Phew! Glad I didn’t have to go through that hassle on my own.

## Extracting Survey Data

The dataset includes a survey about friendship and proximity among the participants. That means we have data on

1. Who considers each other in the same “close group of friends.”
2. An estimate on how much time at work each person spends with each other person.
3. An estimate on how much time outside work each person spends with each other person.

This information comes in the form of three lists. These lists sit inside a different numpy.void sitting in the original matlab_object from the beginning of the post.

matlab_obj = scipy.io.loadmat(matlab_filename)
matlab_obj['network'][0][0]


Now the access rules (getNumeric, getArray) we used for the matlab_obj[‘s’] matrix don’t necessarily apply to the values in the ‘network’ matrix. The friendship survey is accessed by

friends = network['friends']


and it’s an array, each element of which is a participant’s response to the survey (claimed to be stored as a 0-1 array). So, for example, to get the number corresponding to whether id1 considers id2 a close friend, you would use

friends = network['friends'][id1][id2]


This is all straightforward, but there are two complications (stupid trivialities, really). The first is that the matrix is not 0-1 valued, but (nan-1.0)-valued. That’s right, if the individual didn’t consider someone a friend, the record for that is numpy’s nan type, and if they did it’s the float 1.0. So you need to either replace all nan’s with zeros ahead of time, or take account for that in any computations you do with the data.

I don’t know whether this is caused by scipy’s bad Matlab data import or the people producing the data, but it’s a clear reason to not use proprietary file formats to distribute data.

The second problem is that the survey is stored as an array, where the index of the array corresponds to the person the respondent is evaluating for friendship. The problem with this is that not all people are in the survey (for whatever reason, people dropping out or just bad study design), so they include a separate array in the network object called “sub_sort” (a totally unhelpful name). Sub_sort contains in its $i$-th position the hashNum (of the user from the ‘s’ matrix) of “survey-user” $i$ (that is the user whose answer is represented in index $i$ of the network array).
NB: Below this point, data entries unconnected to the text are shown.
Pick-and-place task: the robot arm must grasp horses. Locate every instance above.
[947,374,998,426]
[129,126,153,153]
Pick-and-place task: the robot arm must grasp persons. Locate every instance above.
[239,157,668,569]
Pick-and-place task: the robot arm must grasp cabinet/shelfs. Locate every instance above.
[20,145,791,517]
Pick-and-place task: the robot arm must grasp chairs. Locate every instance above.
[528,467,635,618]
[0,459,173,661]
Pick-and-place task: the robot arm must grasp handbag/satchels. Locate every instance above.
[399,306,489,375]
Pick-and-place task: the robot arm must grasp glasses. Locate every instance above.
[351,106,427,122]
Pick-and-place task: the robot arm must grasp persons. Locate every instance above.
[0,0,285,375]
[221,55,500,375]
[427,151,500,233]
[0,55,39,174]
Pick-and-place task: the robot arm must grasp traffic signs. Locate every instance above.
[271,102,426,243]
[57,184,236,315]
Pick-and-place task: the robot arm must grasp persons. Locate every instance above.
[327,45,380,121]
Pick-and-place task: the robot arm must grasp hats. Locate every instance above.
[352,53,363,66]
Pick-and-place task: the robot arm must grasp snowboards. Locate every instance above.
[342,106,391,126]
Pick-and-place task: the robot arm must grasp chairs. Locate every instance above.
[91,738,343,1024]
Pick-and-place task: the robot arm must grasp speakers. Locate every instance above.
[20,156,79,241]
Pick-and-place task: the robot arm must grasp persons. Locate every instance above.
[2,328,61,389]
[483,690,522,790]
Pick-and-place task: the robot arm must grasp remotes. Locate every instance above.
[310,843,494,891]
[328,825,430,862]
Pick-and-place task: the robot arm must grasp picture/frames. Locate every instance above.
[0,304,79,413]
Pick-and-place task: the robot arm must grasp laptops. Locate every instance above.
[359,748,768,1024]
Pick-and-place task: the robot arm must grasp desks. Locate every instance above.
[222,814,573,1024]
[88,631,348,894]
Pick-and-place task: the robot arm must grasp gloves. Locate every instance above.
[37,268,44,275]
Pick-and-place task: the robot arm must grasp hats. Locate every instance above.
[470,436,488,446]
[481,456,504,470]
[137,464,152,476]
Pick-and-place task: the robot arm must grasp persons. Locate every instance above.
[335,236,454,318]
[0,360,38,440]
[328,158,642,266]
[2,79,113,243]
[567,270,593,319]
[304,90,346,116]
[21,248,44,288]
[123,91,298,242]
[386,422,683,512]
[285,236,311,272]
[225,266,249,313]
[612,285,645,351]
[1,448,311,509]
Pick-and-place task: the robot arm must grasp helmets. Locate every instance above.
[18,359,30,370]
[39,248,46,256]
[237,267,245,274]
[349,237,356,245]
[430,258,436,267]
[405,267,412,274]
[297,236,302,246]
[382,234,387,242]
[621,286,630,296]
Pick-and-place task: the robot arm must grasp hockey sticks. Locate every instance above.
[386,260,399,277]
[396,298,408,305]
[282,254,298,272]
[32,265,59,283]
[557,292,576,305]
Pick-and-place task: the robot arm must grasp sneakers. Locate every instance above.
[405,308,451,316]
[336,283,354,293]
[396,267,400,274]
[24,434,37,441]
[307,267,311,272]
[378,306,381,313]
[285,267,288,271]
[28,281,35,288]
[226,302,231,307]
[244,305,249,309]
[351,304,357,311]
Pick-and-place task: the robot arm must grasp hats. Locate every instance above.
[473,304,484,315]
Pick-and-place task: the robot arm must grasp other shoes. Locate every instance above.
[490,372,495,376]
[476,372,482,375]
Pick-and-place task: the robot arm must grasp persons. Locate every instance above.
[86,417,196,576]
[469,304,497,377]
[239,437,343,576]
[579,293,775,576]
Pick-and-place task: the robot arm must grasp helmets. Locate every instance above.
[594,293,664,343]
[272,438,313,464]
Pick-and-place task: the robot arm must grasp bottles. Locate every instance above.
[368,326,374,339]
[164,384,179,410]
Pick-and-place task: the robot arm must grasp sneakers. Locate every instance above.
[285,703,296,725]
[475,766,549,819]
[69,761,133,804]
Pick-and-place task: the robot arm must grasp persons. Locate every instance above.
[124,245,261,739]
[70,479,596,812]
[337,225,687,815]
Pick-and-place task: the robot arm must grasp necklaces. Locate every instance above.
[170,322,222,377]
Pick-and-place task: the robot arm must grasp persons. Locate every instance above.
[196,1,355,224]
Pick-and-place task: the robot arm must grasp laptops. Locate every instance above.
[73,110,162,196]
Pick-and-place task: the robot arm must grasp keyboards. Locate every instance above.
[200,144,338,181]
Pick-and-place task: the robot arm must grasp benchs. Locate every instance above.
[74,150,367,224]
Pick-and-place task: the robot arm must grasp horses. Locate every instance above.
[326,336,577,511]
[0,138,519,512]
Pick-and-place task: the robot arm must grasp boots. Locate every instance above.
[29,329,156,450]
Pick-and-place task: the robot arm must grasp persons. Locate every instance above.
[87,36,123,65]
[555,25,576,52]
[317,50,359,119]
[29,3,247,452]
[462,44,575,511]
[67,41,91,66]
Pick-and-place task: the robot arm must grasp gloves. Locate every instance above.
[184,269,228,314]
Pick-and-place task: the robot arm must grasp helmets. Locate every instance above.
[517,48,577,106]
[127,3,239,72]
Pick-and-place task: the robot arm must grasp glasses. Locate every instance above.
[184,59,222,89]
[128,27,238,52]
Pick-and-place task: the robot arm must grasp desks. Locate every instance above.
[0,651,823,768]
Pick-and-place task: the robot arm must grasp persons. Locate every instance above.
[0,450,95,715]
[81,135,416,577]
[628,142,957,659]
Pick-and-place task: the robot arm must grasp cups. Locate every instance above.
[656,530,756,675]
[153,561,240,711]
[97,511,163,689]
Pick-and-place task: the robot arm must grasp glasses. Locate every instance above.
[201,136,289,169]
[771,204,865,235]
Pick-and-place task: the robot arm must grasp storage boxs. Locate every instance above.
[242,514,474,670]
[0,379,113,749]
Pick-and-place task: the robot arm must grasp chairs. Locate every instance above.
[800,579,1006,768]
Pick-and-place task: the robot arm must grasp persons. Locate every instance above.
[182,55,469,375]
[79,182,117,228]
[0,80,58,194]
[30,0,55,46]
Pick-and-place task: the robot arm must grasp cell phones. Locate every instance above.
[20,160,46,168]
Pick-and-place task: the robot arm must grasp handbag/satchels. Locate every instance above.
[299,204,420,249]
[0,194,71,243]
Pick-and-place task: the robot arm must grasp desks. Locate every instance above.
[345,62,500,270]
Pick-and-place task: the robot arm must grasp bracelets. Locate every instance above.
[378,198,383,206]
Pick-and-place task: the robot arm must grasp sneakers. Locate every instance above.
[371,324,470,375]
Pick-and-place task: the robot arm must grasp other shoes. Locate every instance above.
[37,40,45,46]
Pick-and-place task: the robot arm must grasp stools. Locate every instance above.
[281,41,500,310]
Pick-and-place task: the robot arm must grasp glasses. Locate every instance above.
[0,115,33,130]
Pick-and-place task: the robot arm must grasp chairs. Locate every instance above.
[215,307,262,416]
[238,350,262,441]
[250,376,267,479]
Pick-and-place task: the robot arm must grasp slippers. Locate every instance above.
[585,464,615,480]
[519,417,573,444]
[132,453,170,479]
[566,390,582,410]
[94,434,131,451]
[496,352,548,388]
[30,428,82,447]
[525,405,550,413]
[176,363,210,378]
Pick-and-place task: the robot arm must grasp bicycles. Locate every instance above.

This is incredibly confusing, so let’s explain it with an example. Say that we wanted to parse user 4’s friendship considerations. We’d first access his friends list by

friends = network['friends'][4]


Then, to see whether he considers user 7 as a friend, we’d have to look up user 7 in the sub_sort array (which requries a search through said array) and then use the index of user 7 in that array to index the friends list appropriately. So

subsortArray = network['sub_sort'][0]
user7sIndex = subsortArray.indexof(7)
network['friends'][4][user7sIndex]


The reason this is such terrible design is that an array is the wrong data structure to use. They should have used a list of dictionaries or a dictionary with ordered pairs of hashNums for keys. Yet another reason that matlab (a language designed for numerical matrix manipulation) is an abysmal tool for the job.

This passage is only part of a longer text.